_PROBLEM_. Print everything from the start of the data down to the line containing "281 centimetres", both ends included, without changing anything.

_EXTRACTED MATERIAL_.
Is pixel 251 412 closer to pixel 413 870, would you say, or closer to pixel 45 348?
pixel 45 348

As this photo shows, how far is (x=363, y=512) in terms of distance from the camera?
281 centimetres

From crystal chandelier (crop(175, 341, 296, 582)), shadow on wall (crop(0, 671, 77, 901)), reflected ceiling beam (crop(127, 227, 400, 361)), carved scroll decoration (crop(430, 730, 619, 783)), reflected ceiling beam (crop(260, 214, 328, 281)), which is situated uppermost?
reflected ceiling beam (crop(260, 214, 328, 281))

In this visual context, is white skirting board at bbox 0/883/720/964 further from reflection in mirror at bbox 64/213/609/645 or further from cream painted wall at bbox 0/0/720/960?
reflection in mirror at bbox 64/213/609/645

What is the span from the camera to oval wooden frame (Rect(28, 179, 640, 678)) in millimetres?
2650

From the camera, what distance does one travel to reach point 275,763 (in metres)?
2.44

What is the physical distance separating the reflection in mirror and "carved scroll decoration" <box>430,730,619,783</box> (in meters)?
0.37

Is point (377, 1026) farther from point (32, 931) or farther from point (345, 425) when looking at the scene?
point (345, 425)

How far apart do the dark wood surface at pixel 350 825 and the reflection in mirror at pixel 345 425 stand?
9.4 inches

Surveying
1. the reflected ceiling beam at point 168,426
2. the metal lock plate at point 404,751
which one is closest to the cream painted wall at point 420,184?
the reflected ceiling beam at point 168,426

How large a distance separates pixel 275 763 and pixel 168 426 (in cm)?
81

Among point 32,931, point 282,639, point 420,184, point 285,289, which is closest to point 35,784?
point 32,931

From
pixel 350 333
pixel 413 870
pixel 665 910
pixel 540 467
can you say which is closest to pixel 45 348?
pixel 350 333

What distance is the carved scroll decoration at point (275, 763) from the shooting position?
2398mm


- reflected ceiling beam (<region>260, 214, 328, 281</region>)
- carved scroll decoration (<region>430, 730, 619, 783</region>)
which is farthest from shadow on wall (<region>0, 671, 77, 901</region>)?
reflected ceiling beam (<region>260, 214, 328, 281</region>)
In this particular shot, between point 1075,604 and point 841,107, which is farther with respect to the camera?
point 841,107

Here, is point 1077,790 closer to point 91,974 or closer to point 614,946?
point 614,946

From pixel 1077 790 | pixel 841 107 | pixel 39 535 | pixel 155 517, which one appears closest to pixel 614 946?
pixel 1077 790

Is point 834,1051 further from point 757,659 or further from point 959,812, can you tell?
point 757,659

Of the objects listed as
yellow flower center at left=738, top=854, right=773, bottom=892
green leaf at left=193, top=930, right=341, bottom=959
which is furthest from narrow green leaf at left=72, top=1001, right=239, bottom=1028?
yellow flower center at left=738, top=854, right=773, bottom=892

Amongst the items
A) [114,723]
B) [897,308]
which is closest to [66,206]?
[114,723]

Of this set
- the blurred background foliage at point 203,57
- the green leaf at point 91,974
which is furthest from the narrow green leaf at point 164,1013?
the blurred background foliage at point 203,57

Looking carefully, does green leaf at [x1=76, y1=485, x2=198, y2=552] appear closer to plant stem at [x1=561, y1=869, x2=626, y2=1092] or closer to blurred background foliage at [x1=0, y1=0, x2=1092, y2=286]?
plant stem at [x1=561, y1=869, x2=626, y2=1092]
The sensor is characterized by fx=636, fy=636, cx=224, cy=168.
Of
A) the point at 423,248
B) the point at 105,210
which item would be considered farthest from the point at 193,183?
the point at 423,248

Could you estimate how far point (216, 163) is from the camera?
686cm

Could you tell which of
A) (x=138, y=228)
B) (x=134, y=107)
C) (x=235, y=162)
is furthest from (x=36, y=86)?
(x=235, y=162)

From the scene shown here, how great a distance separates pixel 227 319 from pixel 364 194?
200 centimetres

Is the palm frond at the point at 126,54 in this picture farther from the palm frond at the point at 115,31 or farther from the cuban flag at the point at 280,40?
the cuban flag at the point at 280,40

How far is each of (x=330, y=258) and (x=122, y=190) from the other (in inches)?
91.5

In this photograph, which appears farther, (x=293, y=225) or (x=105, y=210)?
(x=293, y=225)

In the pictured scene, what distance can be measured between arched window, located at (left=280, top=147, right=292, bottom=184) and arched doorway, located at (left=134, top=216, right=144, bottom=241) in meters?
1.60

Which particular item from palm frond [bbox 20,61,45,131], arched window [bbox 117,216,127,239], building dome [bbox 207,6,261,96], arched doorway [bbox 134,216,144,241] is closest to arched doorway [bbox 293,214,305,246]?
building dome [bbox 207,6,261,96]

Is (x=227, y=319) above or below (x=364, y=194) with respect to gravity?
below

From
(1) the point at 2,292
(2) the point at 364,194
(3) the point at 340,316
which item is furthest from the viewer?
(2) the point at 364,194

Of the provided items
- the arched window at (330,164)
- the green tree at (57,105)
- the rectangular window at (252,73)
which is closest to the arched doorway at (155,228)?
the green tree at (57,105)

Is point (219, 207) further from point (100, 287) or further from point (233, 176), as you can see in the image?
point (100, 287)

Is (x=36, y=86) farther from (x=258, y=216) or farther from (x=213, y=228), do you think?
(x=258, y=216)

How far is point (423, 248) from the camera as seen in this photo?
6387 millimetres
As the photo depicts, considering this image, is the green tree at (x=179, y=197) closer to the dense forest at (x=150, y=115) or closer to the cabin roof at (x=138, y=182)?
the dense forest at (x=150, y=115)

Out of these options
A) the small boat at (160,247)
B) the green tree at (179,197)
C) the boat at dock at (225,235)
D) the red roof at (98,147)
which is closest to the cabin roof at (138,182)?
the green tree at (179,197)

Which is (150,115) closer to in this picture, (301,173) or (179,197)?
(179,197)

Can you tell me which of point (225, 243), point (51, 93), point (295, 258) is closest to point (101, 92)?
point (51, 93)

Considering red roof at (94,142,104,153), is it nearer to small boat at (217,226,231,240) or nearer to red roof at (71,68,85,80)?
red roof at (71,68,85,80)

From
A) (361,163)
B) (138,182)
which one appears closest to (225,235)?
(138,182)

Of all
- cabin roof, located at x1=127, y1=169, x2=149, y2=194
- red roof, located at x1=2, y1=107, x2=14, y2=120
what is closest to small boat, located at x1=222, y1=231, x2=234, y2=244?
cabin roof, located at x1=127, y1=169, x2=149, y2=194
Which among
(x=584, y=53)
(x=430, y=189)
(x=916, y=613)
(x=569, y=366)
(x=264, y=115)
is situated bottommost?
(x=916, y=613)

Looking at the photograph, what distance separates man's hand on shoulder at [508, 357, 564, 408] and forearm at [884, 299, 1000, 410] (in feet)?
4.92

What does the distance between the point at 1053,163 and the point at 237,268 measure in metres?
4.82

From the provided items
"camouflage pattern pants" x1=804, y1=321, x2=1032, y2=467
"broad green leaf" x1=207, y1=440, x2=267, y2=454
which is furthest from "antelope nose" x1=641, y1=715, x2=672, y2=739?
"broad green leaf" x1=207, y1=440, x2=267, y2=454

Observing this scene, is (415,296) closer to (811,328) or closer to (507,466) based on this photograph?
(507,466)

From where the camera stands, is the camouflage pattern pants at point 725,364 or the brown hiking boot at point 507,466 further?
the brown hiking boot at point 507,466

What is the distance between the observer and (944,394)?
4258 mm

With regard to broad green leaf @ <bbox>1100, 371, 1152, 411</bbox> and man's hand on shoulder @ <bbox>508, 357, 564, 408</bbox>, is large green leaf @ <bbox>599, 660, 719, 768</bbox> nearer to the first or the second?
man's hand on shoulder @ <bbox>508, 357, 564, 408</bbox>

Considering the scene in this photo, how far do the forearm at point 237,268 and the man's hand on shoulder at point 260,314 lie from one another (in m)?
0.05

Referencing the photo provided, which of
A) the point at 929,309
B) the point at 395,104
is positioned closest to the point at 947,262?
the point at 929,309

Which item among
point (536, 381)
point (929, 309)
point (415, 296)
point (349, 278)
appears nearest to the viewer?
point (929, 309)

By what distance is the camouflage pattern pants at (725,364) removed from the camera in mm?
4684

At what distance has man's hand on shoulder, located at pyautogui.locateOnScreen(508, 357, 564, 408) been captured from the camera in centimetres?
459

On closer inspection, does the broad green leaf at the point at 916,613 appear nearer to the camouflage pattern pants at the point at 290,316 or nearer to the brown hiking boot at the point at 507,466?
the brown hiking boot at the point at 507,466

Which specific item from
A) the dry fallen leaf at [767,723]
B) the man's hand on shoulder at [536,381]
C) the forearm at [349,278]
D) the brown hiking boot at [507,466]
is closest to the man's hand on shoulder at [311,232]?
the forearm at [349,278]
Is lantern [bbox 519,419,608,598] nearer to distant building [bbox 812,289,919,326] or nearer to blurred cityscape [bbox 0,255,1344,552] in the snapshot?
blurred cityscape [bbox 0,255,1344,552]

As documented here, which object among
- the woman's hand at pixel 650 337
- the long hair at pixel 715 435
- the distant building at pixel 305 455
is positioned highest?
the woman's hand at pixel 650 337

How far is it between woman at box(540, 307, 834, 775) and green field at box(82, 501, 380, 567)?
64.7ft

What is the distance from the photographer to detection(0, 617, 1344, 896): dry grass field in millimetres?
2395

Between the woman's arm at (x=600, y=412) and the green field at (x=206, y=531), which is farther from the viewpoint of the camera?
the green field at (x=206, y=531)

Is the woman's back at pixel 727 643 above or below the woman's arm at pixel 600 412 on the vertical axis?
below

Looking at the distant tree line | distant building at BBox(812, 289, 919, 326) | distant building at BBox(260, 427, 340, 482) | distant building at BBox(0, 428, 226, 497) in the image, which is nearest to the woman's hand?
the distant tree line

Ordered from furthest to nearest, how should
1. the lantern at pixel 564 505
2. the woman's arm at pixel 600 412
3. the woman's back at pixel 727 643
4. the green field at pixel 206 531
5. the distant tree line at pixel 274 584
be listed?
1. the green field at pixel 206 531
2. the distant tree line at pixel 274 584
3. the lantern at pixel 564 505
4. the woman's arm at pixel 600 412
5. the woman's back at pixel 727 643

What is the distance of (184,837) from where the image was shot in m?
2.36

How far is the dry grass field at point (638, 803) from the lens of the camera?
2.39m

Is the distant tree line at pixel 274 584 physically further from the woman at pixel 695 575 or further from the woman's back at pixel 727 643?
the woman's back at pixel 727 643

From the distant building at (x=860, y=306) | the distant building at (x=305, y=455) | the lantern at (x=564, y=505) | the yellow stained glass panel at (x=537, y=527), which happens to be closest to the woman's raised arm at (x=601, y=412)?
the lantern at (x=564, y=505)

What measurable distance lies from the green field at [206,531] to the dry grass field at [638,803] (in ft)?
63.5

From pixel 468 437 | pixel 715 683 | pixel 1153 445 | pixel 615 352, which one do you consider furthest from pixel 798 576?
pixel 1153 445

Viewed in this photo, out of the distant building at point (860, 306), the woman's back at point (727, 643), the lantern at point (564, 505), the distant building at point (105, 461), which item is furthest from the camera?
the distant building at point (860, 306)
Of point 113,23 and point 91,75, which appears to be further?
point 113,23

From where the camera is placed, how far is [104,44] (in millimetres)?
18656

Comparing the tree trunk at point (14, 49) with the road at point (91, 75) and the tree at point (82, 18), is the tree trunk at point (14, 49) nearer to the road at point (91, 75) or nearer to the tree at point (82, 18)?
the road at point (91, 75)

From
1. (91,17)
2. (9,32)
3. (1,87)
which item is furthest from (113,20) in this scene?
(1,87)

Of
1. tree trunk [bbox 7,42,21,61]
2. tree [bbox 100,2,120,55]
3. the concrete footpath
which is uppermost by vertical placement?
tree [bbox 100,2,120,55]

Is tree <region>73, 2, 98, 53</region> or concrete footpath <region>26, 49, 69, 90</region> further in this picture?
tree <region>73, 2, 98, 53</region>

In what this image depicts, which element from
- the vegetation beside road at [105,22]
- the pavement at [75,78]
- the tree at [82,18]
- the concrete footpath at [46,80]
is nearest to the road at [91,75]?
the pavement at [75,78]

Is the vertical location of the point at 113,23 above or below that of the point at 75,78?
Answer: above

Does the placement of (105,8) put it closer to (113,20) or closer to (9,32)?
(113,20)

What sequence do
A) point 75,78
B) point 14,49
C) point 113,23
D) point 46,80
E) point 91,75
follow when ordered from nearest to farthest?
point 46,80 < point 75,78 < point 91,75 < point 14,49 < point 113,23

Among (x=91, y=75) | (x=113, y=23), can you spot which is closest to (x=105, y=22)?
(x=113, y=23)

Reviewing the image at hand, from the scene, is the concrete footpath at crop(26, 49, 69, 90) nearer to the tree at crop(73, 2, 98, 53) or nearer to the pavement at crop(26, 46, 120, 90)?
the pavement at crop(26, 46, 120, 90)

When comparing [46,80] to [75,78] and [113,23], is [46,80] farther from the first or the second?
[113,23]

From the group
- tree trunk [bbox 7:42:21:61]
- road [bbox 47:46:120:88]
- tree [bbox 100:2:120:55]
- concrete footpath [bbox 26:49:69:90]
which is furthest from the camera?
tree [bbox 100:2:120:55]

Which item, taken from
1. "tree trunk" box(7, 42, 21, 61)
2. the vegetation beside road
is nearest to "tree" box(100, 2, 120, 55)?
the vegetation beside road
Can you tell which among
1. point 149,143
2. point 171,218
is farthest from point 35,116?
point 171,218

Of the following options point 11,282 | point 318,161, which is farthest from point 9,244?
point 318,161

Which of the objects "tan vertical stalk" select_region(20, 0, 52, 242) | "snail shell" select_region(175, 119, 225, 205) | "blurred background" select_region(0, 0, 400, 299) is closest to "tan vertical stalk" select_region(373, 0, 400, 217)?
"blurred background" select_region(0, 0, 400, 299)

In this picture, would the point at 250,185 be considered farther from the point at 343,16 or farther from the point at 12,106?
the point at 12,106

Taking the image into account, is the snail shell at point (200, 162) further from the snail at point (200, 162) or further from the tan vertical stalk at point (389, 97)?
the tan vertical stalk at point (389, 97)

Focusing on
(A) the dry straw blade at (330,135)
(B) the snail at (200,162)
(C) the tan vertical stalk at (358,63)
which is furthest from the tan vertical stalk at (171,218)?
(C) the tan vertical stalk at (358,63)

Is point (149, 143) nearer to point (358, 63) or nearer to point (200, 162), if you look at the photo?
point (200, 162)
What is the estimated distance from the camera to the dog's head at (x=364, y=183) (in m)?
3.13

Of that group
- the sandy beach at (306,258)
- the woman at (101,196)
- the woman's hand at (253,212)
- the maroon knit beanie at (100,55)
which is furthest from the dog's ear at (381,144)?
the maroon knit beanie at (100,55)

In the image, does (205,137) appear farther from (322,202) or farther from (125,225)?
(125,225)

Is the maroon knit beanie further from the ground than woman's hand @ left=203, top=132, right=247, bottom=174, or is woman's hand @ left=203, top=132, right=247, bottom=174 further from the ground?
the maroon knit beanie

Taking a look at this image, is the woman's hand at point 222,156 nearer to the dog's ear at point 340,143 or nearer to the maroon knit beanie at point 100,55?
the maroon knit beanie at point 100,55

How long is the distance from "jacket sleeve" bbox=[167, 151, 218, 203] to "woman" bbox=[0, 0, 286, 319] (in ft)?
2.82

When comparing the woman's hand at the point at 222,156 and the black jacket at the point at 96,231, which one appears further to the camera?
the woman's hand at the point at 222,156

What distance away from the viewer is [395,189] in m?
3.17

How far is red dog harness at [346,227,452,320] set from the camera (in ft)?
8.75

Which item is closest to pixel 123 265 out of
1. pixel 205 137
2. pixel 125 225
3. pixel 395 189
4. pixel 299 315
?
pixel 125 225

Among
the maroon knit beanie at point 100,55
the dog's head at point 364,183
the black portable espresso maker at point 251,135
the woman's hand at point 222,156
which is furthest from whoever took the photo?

_WRITTEN ANSWER_.
Is pixel 251 412 closer to pixel 413 870, would you say, or closer to pixel 45 348?
pixel 45 348

As this photo shows, how far is (x=363, y=512) in terms of distance from the camera?
281 centimetres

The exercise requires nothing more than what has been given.